(Saved data entries):
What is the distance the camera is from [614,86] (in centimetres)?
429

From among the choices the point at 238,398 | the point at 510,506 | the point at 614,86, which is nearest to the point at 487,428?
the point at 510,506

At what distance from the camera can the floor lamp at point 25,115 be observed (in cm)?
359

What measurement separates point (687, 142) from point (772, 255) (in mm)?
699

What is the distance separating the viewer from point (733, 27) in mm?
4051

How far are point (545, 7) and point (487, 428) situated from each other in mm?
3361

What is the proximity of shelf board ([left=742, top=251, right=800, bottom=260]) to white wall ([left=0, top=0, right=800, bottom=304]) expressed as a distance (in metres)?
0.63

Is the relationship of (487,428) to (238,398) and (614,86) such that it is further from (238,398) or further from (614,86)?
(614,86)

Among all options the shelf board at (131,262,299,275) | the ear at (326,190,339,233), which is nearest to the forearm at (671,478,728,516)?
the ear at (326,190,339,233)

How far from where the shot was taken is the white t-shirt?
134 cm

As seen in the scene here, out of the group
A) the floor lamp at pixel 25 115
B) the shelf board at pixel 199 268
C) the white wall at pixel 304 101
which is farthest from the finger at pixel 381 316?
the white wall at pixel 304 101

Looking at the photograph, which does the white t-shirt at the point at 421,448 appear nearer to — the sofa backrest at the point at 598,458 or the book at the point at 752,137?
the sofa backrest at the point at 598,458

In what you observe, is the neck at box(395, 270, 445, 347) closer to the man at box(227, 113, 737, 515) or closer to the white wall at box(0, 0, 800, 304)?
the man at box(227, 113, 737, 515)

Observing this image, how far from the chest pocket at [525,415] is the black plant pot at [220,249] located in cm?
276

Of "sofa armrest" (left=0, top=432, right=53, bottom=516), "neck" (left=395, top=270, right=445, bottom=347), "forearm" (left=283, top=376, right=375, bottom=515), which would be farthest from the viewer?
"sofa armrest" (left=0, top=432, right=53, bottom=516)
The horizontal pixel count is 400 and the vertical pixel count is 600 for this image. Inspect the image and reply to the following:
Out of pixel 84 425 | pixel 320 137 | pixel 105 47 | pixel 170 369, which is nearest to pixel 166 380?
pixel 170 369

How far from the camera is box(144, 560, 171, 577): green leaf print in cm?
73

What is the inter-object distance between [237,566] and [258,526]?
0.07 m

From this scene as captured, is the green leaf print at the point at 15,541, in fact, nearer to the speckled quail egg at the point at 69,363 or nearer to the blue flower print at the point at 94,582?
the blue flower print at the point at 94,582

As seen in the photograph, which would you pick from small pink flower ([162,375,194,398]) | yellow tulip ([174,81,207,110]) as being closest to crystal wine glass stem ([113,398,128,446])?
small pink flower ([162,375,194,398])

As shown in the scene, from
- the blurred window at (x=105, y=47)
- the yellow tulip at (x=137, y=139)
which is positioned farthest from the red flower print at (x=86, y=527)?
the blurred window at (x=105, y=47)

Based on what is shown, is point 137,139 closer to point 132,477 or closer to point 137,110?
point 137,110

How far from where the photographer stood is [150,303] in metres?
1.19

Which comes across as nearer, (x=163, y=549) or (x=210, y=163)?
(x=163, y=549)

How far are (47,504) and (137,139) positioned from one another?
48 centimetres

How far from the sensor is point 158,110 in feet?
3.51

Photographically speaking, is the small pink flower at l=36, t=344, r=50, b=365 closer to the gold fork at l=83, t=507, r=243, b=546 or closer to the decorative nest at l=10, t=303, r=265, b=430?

(Written exercise):
Put every line of the records above into a numbered list, leaving out the blank lines.

(Result of the task):
1. What is the distance the camera is from [614,86] (in centimetres)?
2. 429
3. From among the choices the point at 238,398 | the point at 510,506 | the point at 614,86, which is nearest to the point at 487,428?
4. the point at 510,506
5. At what distance from the camera can the floor lamp at point 25,115 be observed (in cm)?
6. 359
7. What measurement separates point (687, 142) from point (772, 255) (in mm)?
8. 699
9. What is the distance separating the viewer from point (733, 27) in mm?
10. 4051
11. How far are point (545, 7) and point (487, 428) situated from each other in mm?
12. 3361
13. What is the proximity of shelf board ([left=742, top=251, right=800, bottom=260]) to white wall ([left=0, top=0, right=800, bottom=304]) expressed as a distance (in metres)?
14. 0.63
15. Is the relationship of (487,428) to (238,398) and (614,86) such that it is further from (238,398) or further from (614,86)?
16. (614,86)
17. Among all options the shelf board at (131,262,299,275) | the ear at (326,190,339,233), which is nearest to the forearm at (671,478,728,516)?
18. the ear at (326,190,339,233)
19. How far from where the shot was taken is the white t-shirt?
20. 134 cm
21. As seen in the scene here, out of the group
22. A) the floor lamp at pixel 25 115
23. B) the shelf board at pixel 199 268
24. C) the white wall at pixel 304 101
25. which is farthest from the finger at pixel 381 316?
26. the white wall at pixel 304 101
27. Looking at the photograph, which does the white t-shirt at the point at 421,448 appear nearer to — the sofa backrest at the point at 598,458 or the book at the point at 752,137?
28. the sofa backrest at the point at 598,458
29. In what you observe, is the neck at box(395, 270, 445, 347) closer to the man at box(227, 113, 737, 515) or closer to the white wall at box(0, 0, 800, 304)?
30. the man at box(227, 113, 737, 515)
31. Observing this image, how far from the chest pocket at [525,415] is the black plant pot at [220,249] located in cm?
32. 276
33. Of "sofa armrest" (left=0, top=432, right=53, bottom=516), "neck" (left=395, top=270, right=445, bottom=347), "forearm" (left=283, top=376, right=375, bottom=515), which would be farthest from the viewer?
34. "sofa armrest" (left=0, top=432, right=53, bottom=516)
35. The horizontal pixel count is 400 and the vertical pixel count is 600 for this image. Inspect the image and reply to the following:
36. Out of pixel 84 425 | pixel 320 137 | pixel 105 47 | pixel 170 369, which is nearest to pixel 166 380?
37. pixel 170 369
38. How far from the camera is box(144, 560, 171, 577): green leaf print in cm?
39. 73
40. What is the inter-object distance between [237,566] and [258,526]?
41. 0.07 m
42. From this scene as captured, is the green leaf print at the point at 15,541, in fact, nearer to the speckled quail egg at the point at 69,363 or nearer to the blue flower print at the point at 94,582?
43. the blue flower print at the point at 94,582
44. As seen in the photograph, which would you pick from small pink flower ([162,375,194,398]) | yellow tulip ([174,81,207,110]) as being closest to crystal wine glass stem ([113,398,128,446])?
45. small pink flower ([162,375,194,398])
46. As shown in the scene, from
47. - the blurred window at (x=105, y=47)
48. - the yellow tulip at (x=137, y=139)
49. which is positioned farthest from the red flower print at (x=86, y=527)?
50. the blurred window at (x=105, y=47)
51. Based on what is shown, is point 137,139 closer to point 132,477 or closer to point 137,110?
52. point 137,110
53. How far from where the photographer stood is [150,303] in metres?
54. 1.19
55. Which comes across as nearer, (x=163, y=549) or (x=210, y=163)?
56. (x=163, y=549)
57. How far are (47,504) and (137,139) positioned from one another?
58. 48 centimetres
59. How far from the sensor is point 158,110 in feet?
60. 3.51
61. Photographically speaking, is the small pink flower at l=36, t=344, r=50, b=365 closer to the gold fork at l=83, t=507, r=243, b=546 or closer to the decorative nest at l=10, t=303, r=265, b=430?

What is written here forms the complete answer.